** START OF Source text **
Chellaney: Hydro-control turning China into dreaded hydra?

THE WATER HEGEMON

Hydro-control turning China into dreaded hydra? By Brahma Chellaney
Bangkok Post, Oct 18, 2011 at 12:00 AM
With Beijing controlling the sources of Asia's most important rivers, water has increasingly become a new political divide in China's relations with neighbours like India, Russia, Kazakhstan, Nepal and the Mekong River countries.

http://www.bangkokpost.com/opinion/opinion/261849/hydro-control-turning-china-into-dreaded-hydra

International discussion about China's rise has focused on its increasing trade muscle, growing maritime ambitions, and expanding capacity to project military power. One critical issue, however, usually escapes attention: China's rise as a hydro-hegemon with no modern historical parallel.

The Mekong River, whose water level last March dropped to only 33 centimetres, the lowest in 50 years. People living downriver in Thailand, Laos and Cambodia attributed the fall in water level to newly constructed dams in China.

No other country has ever managed to assume such unchallenged riparian pre-eminence on a continent by controlling the headwaters of multiple international rivers and manipulating their cross-border flows. China, the world's biggest dam builder _ with slightly more than half of the approximately 50,000 large dams on the planet _ is rapidly accumulating leverage against its neighbours by undertaking massive hydro-engineering projects on transnational rivers.

Asia's water map fundamentally changed after the 1949 Communist victory in China. Most of Asia's important international rivers originate in territories that were forcibly annexed to the People's Republic of China. The Tibetan Plateau, for example, is the world's largest freshwater repository and the source of Asia's greatest rivers, including those that are the lifeblood for mainland China and South and Southeast Asia. Other such Chinese territories contain the headwaters of rivers like the Irtysh, Illy and Amur, which flow to Russia and Central Asia.

This makes China the source of cross-border water flows to the largest number of countries in the world. Yet China rejects the very notion of water sharing or institutionalised cooperation with downriver countries. Whereas riparian neighbours in Southeast and South Asia are bound by water pacts that they have negotiated between themselves, China does not have a single water treaty with any co-riparian country. Indeed, having its cake and eating it, China is a dialogue partner but not a member of the Mekong River Commission, underscoring its intent not to abide by the Mekong basin community's rules or take on any legal obligations.
** END OF Source text **
* Task brief
Answer these questions using the article on China's control of Asian rivers:
1. According to the article, approximately how many large dams exist worldwide, and what share of them does China have?
2. Which three rivers flowing to Russia and Central Asia does the article name?
3. What is China's standing with respect to the Mekong River Commission?
** START OF Data extract **
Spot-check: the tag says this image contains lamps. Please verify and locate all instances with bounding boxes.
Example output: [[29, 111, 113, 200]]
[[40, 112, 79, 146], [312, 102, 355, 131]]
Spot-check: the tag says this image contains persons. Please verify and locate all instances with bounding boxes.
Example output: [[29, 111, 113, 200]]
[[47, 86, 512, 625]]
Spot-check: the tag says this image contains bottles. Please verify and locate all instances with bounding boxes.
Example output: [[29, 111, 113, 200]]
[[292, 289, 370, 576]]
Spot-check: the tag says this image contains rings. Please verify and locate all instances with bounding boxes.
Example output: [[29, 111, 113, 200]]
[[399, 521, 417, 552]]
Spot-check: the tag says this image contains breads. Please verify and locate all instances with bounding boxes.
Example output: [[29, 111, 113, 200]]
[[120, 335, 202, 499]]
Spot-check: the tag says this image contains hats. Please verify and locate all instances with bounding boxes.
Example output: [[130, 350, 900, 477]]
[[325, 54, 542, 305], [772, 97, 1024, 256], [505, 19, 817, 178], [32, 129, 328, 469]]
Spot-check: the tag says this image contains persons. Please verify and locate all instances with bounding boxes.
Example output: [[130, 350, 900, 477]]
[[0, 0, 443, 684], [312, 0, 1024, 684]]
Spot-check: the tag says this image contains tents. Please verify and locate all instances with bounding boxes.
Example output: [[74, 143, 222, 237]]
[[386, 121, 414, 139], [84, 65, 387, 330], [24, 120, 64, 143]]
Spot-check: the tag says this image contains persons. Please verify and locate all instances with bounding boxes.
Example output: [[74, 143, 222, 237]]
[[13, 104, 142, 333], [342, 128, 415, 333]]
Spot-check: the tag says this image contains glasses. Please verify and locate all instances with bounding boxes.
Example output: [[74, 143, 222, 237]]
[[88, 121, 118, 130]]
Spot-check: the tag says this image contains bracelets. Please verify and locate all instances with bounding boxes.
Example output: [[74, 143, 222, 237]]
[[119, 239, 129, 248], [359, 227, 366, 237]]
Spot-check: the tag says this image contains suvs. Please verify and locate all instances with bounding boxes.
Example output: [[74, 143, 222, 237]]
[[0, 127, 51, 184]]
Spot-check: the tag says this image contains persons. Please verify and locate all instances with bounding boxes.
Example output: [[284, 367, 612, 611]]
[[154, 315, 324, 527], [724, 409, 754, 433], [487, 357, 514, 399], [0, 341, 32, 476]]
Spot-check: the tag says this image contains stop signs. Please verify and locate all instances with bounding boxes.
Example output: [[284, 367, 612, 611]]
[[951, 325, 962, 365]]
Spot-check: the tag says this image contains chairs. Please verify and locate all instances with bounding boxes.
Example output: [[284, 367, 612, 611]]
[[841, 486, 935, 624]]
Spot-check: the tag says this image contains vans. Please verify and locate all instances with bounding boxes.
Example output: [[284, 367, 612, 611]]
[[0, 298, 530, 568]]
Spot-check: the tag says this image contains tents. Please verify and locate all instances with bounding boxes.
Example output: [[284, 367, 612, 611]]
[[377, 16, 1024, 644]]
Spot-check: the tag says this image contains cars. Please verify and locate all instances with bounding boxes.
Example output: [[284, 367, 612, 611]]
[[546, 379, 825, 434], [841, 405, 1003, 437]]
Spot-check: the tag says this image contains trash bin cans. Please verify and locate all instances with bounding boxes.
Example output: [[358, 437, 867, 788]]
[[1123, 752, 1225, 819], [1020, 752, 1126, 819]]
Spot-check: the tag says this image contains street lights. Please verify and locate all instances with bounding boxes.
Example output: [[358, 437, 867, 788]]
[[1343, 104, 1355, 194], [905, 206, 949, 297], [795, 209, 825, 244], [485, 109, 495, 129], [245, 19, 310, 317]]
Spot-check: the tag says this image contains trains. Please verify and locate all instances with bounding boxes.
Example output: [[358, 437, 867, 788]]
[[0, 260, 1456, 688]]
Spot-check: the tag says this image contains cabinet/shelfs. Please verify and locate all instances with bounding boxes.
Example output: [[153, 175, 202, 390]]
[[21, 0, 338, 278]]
** END OF Data extract **
* Task answer
1. Approximately 50,000 large dams exist worldwide, and China has slightly more than half of them.
2. The Irtysh, the Illy and the Amur.
3. China is a dialogue partner but not a member of the Mekong River Commission.